Reputation: 4008
From a string I need to remove everything that is not a letter, number, space, or '-'.
I use:
regex = re.compile('^[,?!`@#$%^&*()+=.:/]+')
name = regex.sub('', my_text)
But if I have the text:
lorem ipsum: 100 gb/s and beyond
My regex expression from the example above, doesn't remove ':'
, '/'
Upvotes: 0
Views: 41
Reputation:
You need to remove the ^ (start of line) On a side note the the + is not mandatory
regex = re.compile('[,?!`@#$%^&*()+=.:/]')
name = regex.sub('', my_text)
Demo: https://regex101.com/r/DjTvwL/1
I re-read your description and since you do not want 'everything but letter, digits and space' your current regex does not fit : it let [ _ " and so on... so you better use a negative regex :
import re
my_regex = re.compile('([^0-9A-Za-z\-\s])') # 0- 9 => digits; A-z => letter; \- the '-' char; \s any whitespace
my_text = 'lorem ipsum: 100 gb/s and beyond'
name = my_regex.sub('', my_text)
print(name)

[Rows of box annotation entries]
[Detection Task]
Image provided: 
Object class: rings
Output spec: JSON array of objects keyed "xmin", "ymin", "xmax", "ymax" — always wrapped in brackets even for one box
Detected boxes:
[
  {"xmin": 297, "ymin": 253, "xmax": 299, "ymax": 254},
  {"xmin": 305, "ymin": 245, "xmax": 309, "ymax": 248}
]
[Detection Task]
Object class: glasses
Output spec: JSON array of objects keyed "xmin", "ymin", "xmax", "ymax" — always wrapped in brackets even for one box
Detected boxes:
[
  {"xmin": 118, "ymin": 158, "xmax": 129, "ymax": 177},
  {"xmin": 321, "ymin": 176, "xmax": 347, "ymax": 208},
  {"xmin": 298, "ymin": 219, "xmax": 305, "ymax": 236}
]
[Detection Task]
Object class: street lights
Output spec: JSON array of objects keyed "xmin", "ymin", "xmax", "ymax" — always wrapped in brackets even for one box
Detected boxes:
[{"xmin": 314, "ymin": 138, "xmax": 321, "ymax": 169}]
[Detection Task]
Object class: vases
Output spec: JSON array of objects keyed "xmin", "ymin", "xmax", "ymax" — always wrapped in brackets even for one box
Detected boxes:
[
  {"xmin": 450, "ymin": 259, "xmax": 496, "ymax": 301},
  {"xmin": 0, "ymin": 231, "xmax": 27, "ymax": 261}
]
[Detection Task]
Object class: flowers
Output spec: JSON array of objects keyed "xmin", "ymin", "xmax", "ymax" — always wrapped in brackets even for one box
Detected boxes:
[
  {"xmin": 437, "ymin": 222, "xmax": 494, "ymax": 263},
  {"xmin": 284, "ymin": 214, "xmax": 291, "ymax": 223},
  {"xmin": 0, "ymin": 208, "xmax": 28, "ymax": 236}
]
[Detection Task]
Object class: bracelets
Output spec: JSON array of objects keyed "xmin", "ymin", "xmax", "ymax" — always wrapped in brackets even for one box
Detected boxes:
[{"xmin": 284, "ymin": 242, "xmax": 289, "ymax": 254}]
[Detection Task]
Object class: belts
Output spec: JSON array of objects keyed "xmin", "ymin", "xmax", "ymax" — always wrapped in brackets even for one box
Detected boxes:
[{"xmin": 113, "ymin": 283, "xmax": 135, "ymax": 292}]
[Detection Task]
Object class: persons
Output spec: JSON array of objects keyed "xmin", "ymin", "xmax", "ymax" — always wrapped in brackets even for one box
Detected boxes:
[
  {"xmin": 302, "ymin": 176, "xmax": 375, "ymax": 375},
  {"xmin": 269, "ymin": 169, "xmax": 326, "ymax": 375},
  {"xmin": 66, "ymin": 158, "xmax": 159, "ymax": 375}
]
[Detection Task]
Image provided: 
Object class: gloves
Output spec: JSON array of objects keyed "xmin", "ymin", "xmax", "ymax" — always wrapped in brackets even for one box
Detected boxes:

Exercise task A:
Translate this sentence from the regex thread into Spanish: "From a string I need to remove everything that is not a letter, number, space, or '-'."
Exercise task B:
Retype a passage from the regex thread, starting at the words "Demo: https://regex101.com/r/DjTvwL/1" and stopping after "name = my_regex.sub('', my_text)".
Exercise task C:
Write what comes next in the regex thread, picking up after its final line.
Nothing here requires the entries.

Output A:
De una cadena necesito eliminar todo lo que no sea una letra, un número, un espacio o '-'.

Output B:
Demo: https://regex101.com/r/DjTvwL/1
I re-read your description and since you do not want 'everything but letter, digits and space' your current regex does not fit : it let [ _ " and so on... so you better use a negative regex :
import re
my_regex = re.compile('([^0-9A-Za-z\-\s])') # 0- 9 => digits; A-z => letter; \- the '-' char; \s any whitespace
my_text = 'lorem ipsum: 100 gb/s and beyond'
name = my_regex.sub('', my_text)

Output C:
Upvotes: 3
Reputation: 114290
Rather than try to capture all possible symbols, dingbats, and whatever other characters you want to remove, I would recommend implementing "everything that is not, letter, number, space, or '-'" literally:
regex = re.compile('[^a-zA-Z0-9 -]')
name = regex.sub('', my_text)
You can use character classes in your character class. If you are OK with underscores being a letter, and you want to support Unicode letters, the following is more concise:
regex = re.compile('[^\w -]')
The problem with your original expression is that ^
outside a character class matches the start of a line. Your expression can only remove the characters you specified from the beginning of the string.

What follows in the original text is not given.